#### [INPUT ROWS]
* begin *

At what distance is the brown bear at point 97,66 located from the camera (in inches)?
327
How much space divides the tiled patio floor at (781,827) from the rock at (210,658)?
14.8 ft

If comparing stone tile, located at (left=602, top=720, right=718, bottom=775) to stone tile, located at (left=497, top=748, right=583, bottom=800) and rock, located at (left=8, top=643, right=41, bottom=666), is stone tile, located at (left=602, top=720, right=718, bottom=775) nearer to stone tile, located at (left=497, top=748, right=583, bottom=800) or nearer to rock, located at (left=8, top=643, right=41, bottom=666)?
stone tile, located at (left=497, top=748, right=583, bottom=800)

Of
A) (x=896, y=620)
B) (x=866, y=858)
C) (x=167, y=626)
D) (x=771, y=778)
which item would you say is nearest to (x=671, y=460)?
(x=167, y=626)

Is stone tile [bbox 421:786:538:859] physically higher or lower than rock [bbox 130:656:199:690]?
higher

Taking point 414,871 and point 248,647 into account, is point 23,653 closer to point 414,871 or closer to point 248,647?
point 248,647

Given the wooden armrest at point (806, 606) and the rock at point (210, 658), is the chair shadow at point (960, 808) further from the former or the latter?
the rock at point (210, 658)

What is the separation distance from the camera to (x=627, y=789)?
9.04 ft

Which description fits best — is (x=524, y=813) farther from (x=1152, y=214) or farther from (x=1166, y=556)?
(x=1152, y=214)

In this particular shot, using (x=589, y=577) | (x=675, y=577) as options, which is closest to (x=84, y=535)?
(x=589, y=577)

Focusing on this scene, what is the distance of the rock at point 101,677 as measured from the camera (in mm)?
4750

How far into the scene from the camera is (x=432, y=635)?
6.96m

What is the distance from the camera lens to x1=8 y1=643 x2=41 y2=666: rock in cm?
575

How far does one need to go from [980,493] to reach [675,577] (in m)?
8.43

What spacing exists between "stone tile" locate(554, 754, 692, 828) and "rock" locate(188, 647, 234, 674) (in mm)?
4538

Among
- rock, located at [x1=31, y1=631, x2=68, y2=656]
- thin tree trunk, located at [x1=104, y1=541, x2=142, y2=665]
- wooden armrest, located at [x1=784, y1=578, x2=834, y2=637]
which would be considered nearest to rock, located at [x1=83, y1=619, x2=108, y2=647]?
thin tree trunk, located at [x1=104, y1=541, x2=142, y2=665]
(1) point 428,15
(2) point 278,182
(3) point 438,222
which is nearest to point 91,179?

* end *

#### [PROBLEM TO SOLVE]
Starting at the line that contains "What spacing exists" and continuing through the last of the lines above, lay out each line as a Markdown table with a Row column and a Line column. Leave out blank lines.

#### [CORRECT ANSWER]
| Row | Line |
|---|---|
| 1 | What spacing exists between "stone tile" locate(554, 754, 692, 828) and "rock" locate(188, 647, 234, 674) (in mm)? |
| 2 | 4538 |
| 3 | Among |
| 4 | - rock, located at [x1=31, y1=631, x2=68, y2=656] |
| 5 | - thin tree trunk, located at [x1=104, y1=541, x2=142, y2=665] |
| 6 | - wooden armrest, located at [x1=784, y1=578, x2=834, y2=637] |
| 7 | which would be considered nearest to rock, located at [x1=83, y1=619, x2=108, y2=647]? |
| 8 | thin tree trunk, located at [x1=104, y1=541, x2=142, y2=665] |
| 9 | (1) point 428,15 |
| 10 | (2) point 278,182 |
| 11 | (3) point 438,222 |
| 12 | which is nearest to point 91,179? |